Based on the analysis of the principles used in classical SE methodologies and agile methodologies, we can see that agile methodologies have at least some historical links to classical SE methodologies. This is a further indication that we should not dogmatically separate classical SE from agile development. Fig. 1 illustrates the results of our analysis of the historical links between the practices of two schools through the SE principles.

4 Historical Analysis of the Technological Context of Classical SE and Agile Development

In this section, we want to investigate how technology influenced the development and use of SE methodologies over the years. Some researchers have argued that context is the key reason for deciding which methodology will be suitable [10, 31]. One needs to consider historical, organisational, cultural and project contexts.

In this research, we have analysed the history of the technological context of several classical SE and agile methodologies. For the purpose of this paper, the discussion of context focuses on the technology available when a SE methodology was developed, used, and evolved. We will take several methodologies as examples.

4.1 Technological Context of the Waterfall Model

The waterfall model emerged in the late 1960s when programming languages were inefficient and hardware consisted of mainframe computers with slow CPUs and very limited memory. The waterfall model mainly addresses management issues which include well-defined development phases and some basic SE principles, such as involving customers and producing quality requirements specifications. It is suitable within the technological context at that time and for large, long-term projects that require extensive upfront contracts between developers and customers. However, after contracts have been established, requirements are not supposed to change any more. Technical writers would be hired to handle the large amount of documentation required for the project. A librarian would keep track of code libraries and other paper documents as electronic storage space was expensive and no document management systems were available [29]. Having well-defined requirements documents was an important means for effective communication among developers in big teams [32]. With the availability of configuration management and software documents tools nowadays, the instantiation of the waterfall model in practice has to change.

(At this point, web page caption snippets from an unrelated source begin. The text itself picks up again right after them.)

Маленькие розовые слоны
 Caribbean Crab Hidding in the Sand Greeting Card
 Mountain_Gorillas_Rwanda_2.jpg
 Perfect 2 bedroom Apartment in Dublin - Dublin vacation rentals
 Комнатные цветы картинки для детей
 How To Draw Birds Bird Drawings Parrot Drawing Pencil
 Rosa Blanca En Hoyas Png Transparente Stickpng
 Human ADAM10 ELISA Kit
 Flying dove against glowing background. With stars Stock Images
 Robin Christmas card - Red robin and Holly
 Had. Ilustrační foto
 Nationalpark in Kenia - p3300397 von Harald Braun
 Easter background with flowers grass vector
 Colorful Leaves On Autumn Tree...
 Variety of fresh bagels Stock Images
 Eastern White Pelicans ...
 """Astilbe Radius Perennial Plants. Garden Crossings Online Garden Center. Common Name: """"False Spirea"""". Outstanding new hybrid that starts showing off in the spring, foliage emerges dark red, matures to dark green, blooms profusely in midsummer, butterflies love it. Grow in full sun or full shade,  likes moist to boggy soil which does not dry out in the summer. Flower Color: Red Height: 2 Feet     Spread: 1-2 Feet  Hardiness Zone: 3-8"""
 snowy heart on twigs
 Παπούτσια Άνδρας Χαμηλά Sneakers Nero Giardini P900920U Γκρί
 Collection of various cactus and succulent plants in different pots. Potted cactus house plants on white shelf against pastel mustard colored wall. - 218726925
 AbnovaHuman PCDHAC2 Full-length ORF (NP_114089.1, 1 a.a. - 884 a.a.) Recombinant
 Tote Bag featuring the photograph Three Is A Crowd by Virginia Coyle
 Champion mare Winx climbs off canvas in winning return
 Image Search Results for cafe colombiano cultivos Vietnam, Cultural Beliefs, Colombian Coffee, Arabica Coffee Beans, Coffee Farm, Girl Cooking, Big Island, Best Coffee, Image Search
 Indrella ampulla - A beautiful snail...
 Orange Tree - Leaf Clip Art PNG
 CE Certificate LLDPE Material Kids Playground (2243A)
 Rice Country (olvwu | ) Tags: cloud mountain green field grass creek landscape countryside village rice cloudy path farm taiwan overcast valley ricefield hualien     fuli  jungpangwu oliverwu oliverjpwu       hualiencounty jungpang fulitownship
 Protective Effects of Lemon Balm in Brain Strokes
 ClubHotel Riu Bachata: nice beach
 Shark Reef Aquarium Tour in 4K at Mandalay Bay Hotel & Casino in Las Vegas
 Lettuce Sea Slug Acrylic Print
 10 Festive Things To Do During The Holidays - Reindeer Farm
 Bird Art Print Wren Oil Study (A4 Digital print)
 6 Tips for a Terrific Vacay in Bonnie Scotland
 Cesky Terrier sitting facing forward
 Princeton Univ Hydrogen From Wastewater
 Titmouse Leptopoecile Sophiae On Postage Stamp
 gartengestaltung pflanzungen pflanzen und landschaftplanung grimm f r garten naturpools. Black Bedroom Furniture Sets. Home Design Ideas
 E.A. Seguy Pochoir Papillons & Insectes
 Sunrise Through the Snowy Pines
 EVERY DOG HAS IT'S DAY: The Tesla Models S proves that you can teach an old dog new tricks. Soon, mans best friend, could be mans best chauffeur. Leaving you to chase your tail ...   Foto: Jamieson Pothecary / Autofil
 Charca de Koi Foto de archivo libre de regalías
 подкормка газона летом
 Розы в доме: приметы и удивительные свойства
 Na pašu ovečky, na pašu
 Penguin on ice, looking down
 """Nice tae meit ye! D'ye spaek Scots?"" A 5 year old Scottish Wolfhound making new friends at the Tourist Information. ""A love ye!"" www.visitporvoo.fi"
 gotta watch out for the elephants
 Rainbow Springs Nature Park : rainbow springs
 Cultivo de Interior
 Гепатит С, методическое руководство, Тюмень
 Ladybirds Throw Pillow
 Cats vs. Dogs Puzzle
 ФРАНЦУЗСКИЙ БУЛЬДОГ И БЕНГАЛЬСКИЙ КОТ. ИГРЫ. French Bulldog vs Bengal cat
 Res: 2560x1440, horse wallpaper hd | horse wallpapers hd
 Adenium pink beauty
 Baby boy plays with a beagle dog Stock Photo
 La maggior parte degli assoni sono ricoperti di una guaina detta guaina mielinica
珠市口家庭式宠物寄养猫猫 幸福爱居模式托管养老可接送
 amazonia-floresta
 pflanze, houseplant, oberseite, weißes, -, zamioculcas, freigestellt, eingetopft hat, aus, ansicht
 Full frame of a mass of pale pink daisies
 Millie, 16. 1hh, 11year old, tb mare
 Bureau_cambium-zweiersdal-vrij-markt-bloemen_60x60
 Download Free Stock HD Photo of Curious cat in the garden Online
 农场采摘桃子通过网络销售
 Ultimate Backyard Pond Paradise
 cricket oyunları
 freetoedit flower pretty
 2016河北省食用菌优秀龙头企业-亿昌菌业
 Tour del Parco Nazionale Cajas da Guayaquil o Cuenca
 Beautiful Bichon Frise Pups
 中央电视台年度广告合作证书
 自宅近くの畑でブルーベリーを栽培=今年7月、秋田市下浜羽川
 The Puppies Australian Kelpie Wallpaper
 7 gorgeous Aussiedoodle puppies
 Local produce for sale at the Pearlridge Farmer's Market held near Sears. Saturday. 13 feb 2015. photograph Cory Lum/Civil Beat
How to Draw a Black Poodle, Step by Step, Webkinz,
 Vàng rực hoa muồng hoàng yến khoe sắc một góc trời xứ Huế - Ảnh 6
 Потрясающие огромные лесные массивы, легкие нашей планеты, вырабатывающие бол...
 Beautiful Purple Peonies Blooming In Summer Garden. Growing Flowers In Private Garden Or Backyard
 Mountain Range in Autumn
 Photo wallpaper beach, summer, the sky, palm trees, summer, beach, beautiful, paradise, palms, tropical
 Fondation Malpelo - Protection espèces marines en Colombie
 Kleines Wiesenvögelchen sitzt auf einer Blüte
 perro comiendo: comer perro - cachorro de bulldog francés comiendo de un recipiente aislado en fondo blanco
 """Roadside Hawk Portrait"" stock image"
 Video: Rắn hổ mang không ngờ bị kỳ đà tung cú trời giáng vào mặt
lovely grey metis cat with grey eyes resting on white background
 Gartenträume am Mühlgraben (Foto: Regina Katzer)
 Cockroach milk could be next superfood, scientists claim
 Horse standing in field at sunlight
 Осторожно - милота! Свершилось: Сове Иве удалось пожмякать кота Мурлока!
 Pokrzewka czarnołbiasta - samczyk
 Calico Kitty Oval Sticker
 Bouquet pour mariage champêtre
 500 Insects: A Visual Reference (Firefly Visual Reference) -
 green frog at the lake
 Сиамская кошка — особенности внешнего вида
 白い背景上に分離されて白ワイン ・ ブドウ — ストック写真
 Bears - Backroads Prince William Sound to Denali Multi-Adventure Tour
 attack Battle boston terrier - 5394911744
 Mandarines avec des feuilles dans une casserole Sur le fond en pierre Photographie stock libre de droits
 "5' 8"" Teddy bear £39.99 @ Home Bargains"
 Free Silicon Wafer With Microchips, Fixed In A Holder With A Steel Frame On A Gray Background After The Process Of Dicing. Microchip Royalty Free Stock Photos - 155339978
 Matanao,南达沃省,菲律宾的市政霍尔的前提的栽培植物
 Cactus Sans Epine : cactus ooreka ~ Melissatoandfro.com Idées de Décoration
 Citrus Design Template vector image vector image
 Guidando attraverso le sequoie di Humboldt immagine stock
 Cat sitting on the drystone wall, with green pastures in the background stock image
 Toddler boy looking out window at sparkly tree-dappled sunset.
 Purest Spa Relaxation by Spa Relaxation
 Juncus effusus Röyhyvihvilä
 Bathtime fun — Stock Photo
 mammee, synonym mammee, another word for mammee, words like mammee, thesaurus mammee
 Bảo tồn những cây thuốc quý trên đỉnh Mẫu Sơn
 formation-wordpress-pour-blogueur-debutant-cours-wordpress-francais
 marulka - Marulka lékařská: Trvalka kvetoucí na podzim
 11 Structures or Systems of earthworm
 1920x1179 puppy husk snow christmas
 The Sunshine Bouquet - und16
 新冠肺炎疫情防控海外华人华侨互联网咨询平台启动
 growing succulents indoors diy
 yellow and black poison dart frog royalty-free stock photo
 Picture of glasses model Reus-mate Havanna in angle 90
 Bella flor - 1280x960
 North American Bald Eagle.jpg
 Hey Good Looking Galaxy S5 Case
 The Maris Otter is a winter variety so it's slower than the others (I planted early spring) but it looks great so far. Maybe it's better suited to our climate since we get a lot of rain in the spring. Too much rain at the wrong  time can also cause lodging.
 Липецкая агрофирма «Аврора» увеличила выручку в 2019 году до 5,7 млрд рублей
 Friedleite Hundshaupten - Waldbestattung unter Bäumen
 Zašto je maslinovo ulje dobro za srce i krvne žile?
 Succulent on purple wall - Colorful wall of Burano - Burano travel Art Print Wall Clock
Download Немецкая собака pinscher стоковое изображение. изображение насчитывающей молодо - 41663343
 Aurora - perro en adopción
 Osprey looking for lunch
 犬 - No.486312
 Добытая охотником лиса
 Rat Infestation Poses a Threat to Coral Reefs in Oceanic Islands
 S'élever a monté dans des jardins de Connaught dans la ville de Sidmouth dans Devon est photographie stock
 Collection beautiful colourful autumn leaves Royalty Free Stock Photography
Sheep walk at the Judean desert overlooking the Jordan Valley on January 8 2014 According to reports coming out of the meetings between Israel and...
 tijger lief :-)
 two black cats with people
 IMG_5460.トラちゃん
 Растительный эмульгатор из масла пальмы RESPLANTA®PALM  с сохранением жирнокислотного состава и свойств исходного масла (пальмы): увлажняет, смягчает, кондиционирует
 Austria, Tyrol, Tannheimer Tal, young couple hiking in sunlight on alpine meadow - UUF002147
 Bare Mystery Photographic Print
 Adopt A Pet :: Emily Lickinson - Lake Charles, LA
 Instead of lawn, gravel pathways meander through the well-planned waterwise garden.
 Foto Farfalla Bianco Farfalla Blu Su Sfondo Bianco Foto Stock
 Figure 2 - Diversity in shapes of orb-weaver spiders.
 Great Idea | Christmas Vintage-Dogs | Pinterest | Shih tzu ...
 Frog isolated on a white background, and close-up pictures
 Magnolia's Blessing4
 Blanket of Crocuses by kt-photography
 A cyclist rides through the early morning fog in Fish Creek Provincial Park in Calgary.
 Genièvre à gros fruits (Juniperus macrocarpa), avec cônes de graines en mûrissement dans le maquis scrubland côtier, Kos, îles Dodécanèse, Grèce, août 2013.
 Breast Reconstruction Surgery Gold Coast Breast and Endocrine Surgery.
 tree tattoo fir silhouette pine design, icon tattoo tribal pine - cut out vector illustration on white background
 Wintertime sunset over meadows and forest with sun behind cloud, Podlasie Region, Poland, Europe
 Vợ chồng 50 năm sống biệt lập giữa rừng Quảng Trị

4.2 Technological Context of Evolutionary Development and the Spiral Model

Two methodologies that emerged during the mid-1980s and have impacted the SE community are: evolutionary development [16] and the spiral model [33]. Both of these two methodologies are built on prototyping [34; 35]. Prototyping was first used for highly innovative defence projects, and the requirements of the project were very hard to get upfront. Consequently it leads to significant delays or cancelation of projects [34]. The technological context of prototyping is the availability of interactive programming environments, graphical user interfaces (GUI), and fourth generation programming languages. This new technology enabled developers to build prototypes at much lower cost.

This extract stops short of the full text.